Are you really aware of your environment? Most people aren’t. We spend out days in patterns and forming reactive behaviors that we tend to forget about proactive growth. I once worked with a client who, at the end of her journey, stated ” What you’ve taught me is the realization that it who and what I am seeing, hearing, moving, is what is making the waves in my life. Understanding the why brings me to understanding the how.” I thought this was a beautiful testament to our online work together.
When I speak to groups about sharpening awareness, I tend to focus on the still Room test. If you think you are qualified right now, in your space, to really understand how your environment impacts your emotions and moods, even recall of history, think again. For most people, we think we have a great grasp on how the world looks and operates. We are like race horses with blinders on. All we see is all we know, yet there is much more going on around us.
Take this simple Still Room test to start understanding what I mean when I reference the phrase ‘sharpening your environment awareness’. Then if you want to learn more, contact me. I can help you on an one-on-one basis (online or in-person) or I can come speak to your group to boost productivity and individual advocacy.
THE STILL ROOM TEST
1. Think about any other room in your home right now other than the one you are sitting in.
2. On a piece of paper write down all the details that you can remember about that room.
3. Now write down three ways that room makes you feel.
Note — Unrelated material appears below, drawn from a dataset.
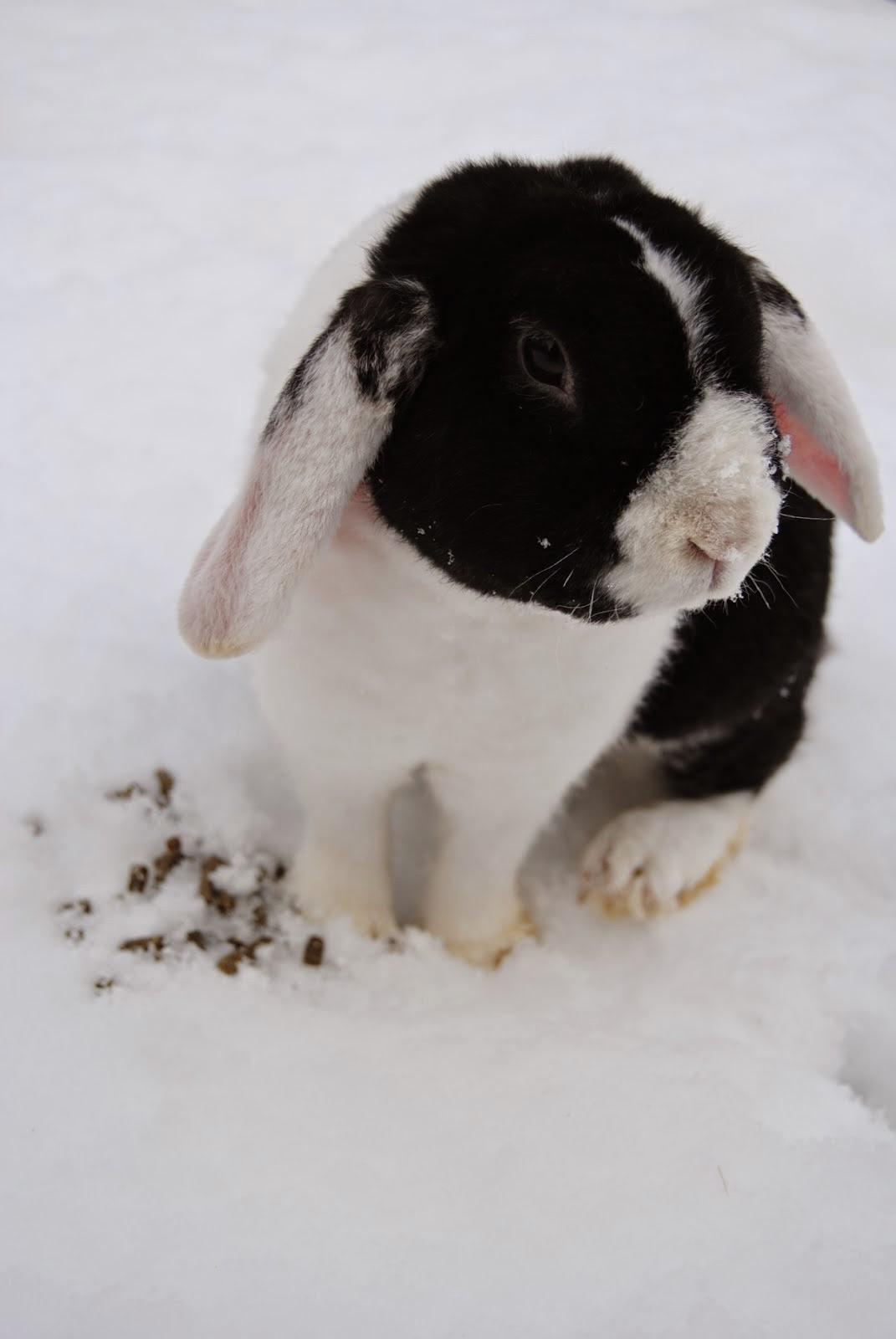 Klicka på bilden så kommer du till min kaninblogg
4. Write down one memory you have of a sad emotion in the room.
5. Flip the paper over. Walk away from it for at least an hour. Set an alarm if you need to.
6. Without referencing the paper you wrote on, grab another blank piece of paper.
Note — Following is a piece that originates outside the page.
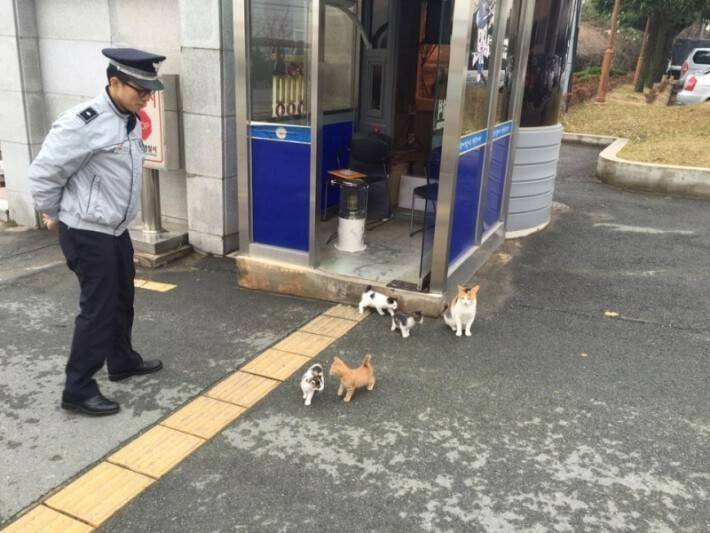 The cat family has their own living space. The police officers were present during the birth and cut the kittens' umbilical cords.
7. Spend 30 minutes sitting in the room picking apart details and thinking about happy and sad memories. Don’t write anything down. If you need to, set an alarm. Really focus on details and don’t have music or any other background distractions on.
8. When the 30 minutes is up, while still in the room, write down one sad memory you have of this room.
9. Now, go compare your current notes with the one you wrote down in Step number four. Is there a difference? Examine how your recall varies from the actual awareness of being present in the now of the room.